Can the data below be set down again exactly, line for line?

+++

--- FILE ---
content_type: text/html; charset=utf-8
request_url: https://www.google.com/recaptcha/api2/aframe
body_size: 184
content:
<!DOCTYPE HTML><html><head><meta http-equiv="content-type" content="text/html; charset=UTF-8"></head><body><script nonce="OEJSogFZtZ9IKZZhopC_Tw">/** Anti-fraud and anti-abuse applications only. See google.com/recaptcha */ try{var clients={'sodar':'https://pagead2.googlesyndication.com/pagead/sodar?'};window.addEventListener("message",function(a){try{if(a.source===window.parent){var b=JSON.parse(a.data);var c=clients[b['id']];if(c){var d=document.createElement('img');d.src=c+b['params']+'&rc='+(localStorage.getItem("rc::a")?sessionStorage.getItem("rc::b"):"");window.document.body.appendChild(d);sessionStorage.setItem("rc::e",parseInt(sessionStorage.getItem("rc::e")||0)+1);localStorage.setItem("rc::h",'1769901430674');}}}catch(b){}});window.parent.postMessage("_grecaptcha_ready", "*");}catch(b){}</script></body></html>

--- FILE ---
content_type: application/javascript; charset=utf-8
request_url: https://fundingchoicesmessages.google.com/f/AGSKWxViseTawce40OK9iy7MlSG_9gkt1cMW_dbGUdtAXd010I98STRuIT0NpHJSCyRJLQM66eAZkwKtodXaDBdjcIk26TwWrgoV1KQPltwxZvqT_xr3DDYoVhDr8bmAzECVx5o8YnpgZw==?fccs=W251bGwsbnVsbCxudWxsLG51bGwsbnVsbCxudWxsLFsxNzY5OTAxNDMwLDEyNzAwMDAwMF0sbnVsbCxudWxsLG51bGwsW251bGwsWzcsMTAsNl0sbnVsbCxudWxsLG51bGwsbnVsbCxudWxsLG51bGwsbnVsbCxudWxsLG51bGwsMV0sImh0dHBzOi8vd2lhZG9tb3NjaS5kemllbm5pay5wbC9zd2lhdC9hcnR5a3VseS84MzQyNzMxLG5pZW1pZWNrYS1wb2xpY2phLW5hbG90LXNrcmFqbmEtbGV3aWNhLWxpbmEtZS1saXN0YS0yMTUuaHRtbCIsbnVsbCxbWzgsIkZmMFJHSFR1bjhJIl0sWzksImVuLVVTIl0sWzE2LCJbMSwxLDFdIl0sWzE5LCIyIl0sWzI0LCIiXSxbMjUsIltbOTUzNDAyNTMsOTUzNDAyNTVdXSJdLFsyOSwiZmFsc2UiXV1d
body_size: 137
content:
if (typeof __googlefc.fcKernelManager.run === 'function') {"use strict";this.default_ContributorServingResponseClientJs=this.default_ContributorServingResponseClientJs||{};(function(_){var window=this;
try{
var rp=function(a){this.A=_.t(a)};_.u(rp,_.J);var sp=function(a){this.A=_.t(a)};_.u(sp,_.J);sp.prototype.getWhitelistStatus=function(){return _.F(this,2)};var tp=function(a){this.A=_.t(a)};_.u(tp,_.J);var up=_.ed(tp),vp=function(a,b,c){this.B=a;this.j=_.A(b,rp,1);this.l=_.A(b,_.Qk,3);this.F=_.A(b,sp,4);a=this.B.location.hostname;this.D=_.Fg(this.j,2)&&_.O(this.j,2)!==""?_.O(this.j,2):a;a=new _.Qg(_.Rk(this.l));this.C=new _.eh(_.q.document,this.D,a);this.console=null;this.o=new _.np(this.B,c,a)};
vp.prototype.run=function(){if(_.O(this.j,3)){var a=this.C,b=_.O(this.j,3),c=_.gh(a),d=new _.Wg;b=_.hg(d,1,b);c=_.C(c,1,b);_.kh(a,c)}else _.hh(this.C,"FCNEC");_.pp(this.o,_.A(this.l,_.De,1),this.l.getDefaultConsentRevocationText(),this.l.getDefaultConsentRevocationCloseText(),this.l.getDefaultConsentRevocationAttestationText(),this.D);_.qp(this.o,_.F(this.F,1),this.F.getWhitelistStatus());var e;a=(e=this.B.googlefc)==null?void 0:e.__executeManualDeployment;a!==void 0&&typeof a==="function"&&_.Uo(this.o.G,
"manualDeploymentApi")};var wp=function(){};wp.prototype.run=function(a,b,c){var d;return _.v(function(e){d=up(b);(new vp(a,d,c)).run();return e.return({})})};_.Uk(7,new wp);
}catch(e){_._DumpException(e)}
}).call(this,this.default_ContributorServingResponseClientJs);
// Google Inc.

+++

RESPONSE TO THIS TASK —
--- FILE ---
content_type: text/html; charset=utf-8
request_url: https://www.google.com/recaptcha/api2/aframe
body_size: 184
content:
<!DOCTYPE HTML><html><head><meta http-equiv="content-type" content="text/html; charset=UTF-8"></head><body><script nonce="OEJSogFZtZ9IKZZhopC_Tw">/** Anti-fraud and anti-abuse applications only. See google.com/recaptcha */ try{var clients={'sodar':'https://pagead2.googlesyndication.com/pagead/sodar?'};window.addEventListener("message",function(a){try{if(a.source===window.parent){var b=JSON.parse(a.data);var c=clients[b['id']];if(c){var d=document.createElement('img');d.src=c+b['params']+'&rc='+(localStorage.getItem("rc::a")?sessionStorage.getItem("rc::b"):"");window.document.body.appendChild(d);sessionStorage.setItem("rc::e",parseInt(sessionStorage.getItem("rc::e")||0)+1);localStorage.setItem("rc::h",'1769901430674');}}}catch(b){}});window.parent.postMessage("_grecaptcha_ready", "*");}catch(b){}</script></body></html>

--- FILE ---
content_type: application/javascript; charset=utf-8
request_url: https://fundingchoicesmessages.google.com/f/AGSKWxViseTawce40OK9iy7MlSG_9gkt1cMW_dbGUdtAXd010I98STRuIT0NpHJSCyRJLQM66eAZkwKtodXaDBdjcIk26TwWrgoV1KQPltwxZvqT_xr3DDYoVhDr8bmAzECVx5o8YnpgZw==?fccs=W251bGwsbnVsbCxudWxsLG51bGwsbnVsbCxudWxsLFsxNzY5OTAxNDMwLDEyNzAwMDAwMF0sbnVsbCxudWxsLG51bGwsW251bGwsWzcsMTAsNl0sbnVsbCxudWxsLG51bGwsbnVsbCxudWxsLG51bGwsbnVsbCxudWxsLG51bGwsMV0sImh0dHBzOi8vd2lhZG9tb3NjaS5kemllbm5pay5wbC9zd2lhdC9hcnR5a3VseS84MzQyNzMxLG5pZW1pZWNrYS1wb2xpY2phLW5hbG90LXNrcmFqbmEtbGV3aWNhLWxpbmEtZS1saXN0YS0yMTUuaHRtbCIsbnVsbCxbWzgsIkZmMFJHSFR1bjhJIl0sWzksImVuLVVTIl0sWzE2LCJbMSwxLDFdIl0sWzE5LCIyIl0sWzI0LCIiXSxbMjUsIltbOTUzNDAyNTMsOTUzNDAyNTVdXSJdLFsyOSwiZmFsc2UiXV1d
body_size: 137
content:
if (typeof __googlefc.fcKernelManager.run === 'function') {"use strict";this.default_ContributorServingResponseClientJs=this.default_ContributorServingResponseClientJs||{};(function(_){var window=this;
try{
var rp=function(a){this.A=_.t(a)};_.u(rp,_.J);var sp=function(a){this.A=_.t(a)};_.u(sp,_.J);sp.prototype.getWhitelistStatus=function(){return _.F(this,2)};var tp=function(a){this.A=_.t(a)};_.u(tp,_.J);var up=_.ed(tp),vp=function(a,b,c){this.B=a;this.j=_.A(b,rp,1);this.l=_.A(b,_.Qk,3);this.F=_.A(b,sp,4);a=this.B.location.hostname;this.D=_.Fg(this.j,2)&&_.O(this.j,2)!==""?_.O(this.j,2):a;a=new _.Qg(_.Rk(this.l));this.C=new _.eh(_.q.document,this.D,a);this.console=null;this.o=new _.np(this.B,c,a)};
vp.prototype.run=function(){if(_.O(this.j,3)){var a=this.C,b=_.O(this.j,3),c=_.gh(a),d=new _.Wg;b=_.hg(d,1,b);c=_.C(c,1,b);_.kh(a,c)}else _.hh(this.C,"FCNEC");_.pp(this.o,_.A(this.l,_.De,1),this.l.getDefaultConsentRevocationText(),this.l.getDefaultConsentRevocationCloseText(),this.l.getDefaultConsentRevocationAttestationText(),this.D);_.qp(this.o,_.F(this.F,1),this.F.getWhitelistStatus());var e;a=(e=this.B.googlefc)==null?void 0:e.__executeManualDeployment;a!==void 0&&typeof a==="function"&&_.Uo(this.o.G,
"manualDeploymentApi")};var wp=function(){};wp.prototype.run=function(a,b,c){var d;return _.v(function(e){d=up(b);(new vp(a,d,c)).run();return e.return({})})};_.Uk(7,new wp);
}catch(e){_._DumpException(e)}
}).call(this,this.default_ContributorServingResponseClientJs);
// Google Inc.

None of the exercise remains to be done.